Before you can attain analytics, you need to set goals for a website or digital property. Sofia explained that you summarize each goal in a sentence that includes Specific, Measurable, Attainable, Realistic and Time-bound (SMART) attributes. This is a slight variation from PR campaigns (which I’m familiar with), where goals are broad and objectives have SMART attributes. In PR, I’m also more used to setting goals and objectives for campaigns with a definitive end point.  In this first class, we did an exercise to identify a website’s goals. The feedback from this exercise gave me the impression that SMART goals can be for an overall website or company (such as the Toronto Star) versus a set campaign. If that’s the case: how can you make these goals time-bound?  I think you might set them for an initial period goal, such as six or three months, and then reassess but it would be good to know for certain.

Sofia told us the grandfather of analytics is Avinash Kaushik, who discusses his theories extensively in his blog: Occam’s Razor.  The blog is named after a 14th-century English logician and one of the alternate translations of his principle is: plurality should not be posited without necessity.  I think this suits analytics because it provides a methodology for specifically identifying what big data an organization needs to measure and why (necessity), versus trying to measure all the data it can access (plurality).

We also learned about Kaushik’s Trinity Strategy. This is a strategic approach to extract insights and metrics from a website/other platform, based on the users’ behaviour and experience, as well as the overall outcomes.  It’s imperative that these insights and metrics can be ‘acted on,’ that is used to make decisions that alter the organization’s approach or to design future initiatives.

For example, let’s say you implement a promotional campaign to sell featured books highlighted on a page in your ecommerce site. You also promote it through direct mail flyers and social media. Your goal may be to sell 50 copies of each featured book within one month. The overall process begins with the clickstream data, which is the data collected through the site. I can include: who is accessing the book page, from where, via what devices or user path, etc. From this data, you can measure and assess users’ behaviour in response to the promotion, such as:

  • How many came to the site via each social media platform?
  • How many were driven there by the flyer?
  • Which book image or caption attracted users when they first landed on the page or made no impact for the duration (as measured by a heat map)
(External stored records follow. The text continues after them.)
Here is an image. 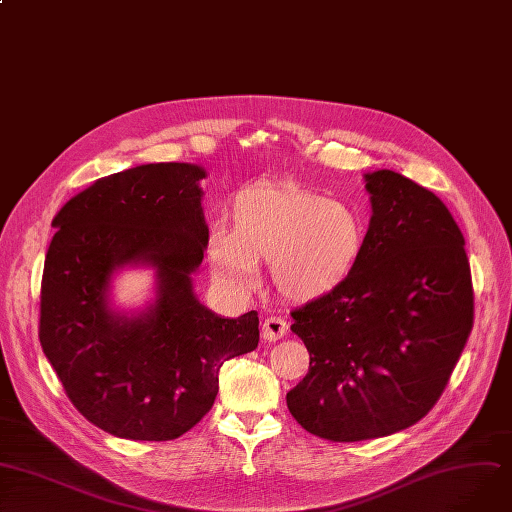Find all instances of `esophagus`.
<instances>
[{
    "label": "esophagus",
    "instance_id": "34e87169",
    "mask_svg": "<svg viewBox=\"0 0 512 512\" xmlns=\"http://www.w3.org/2000/svg\"><path fill=\"white\" fill-rule=\"evenodd\" d=\"M289 330V324L283 318L277 316H270L262 322V338L266 342H274V340H281Z\"/></svg>",
    "mask_w": 512,
    "mask_h": 512
}]
</instances>
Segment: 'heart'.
Masks as SVG:
<instances>
[{"mask_svg": "<svg viewBox=\"0 0 512 512\" xmlns=\"http://www.w3.org/2000/svg\"><path fill=\"white\" fill-rule=\"evenodd\" d=\"M229 221L231 229L211 231L207 258L213 277L235 295L248 293L258 262H268L285 299L328 297L357 270L367 244V223L355 205L291 182L244 188Z\"/></svg>", "mask_w": 512, "mask_h": 512, "instance_id": "b5f03b06", "label": "heart"}]
</instances>
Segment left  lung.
<instances>
[{
  "instance_id": "left-lung-1",
  "label": "left lung",
  "mask_w": 512,
  "mask_h": 512,
  "mask_svg": "<svg viewBox=\"0 0 512 512\" xmlns=\"http://www.w3.org/2000/svg\"><path fill=\"white\" fill-rule=\"evenodd\" d=\"M363 178L373 215L357 270L291 313L309 371L287 393L289 412L338 443L387 437L424 418L474 326L465 240L449 209L393 170Z\"/></svg>"
}]
</instances>
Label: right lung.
<instances>
[{"instance_id":"right-lung-1","label":"right lung","mask_w":512,"mask_h":512,"mask_svg":"<svg viewBox=\"0 0 512 512\" xmlns=\"http://www.w3.org/2000/svg\"><path fill=\"white\" fill-rule=\"evenodd\" d=\"M199 164L110 174L57 213L41 287V346L67 398L98 428L172 441L213 406L225 361L258 346V313L217 316L194 293L209 242ZM154 272V297L125 312L111 283Z\"/></svg>"}]
</instances>
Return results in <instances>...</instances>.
You then measure outcomes, such how much revenue was generated through specific online book sales. The third element is the experience, which tells why the users behaved the way they did. My understanding is this data is often accessed through additional steps, such user testing to measure effectiveness of user paths, experimenting  with site changes (e.g. trying book purchasing buttons in different positions) and customer/user surveys to assess how they feel about the site. These three elements, combined with competitive intelligence, help you uncover insights about what is attracting users to the site and getting them to buy the books, as well as what changes might improve outcomes. For example, in assessing this data, you may want to adjust the page layout, if users consistently miss a specific book displayed.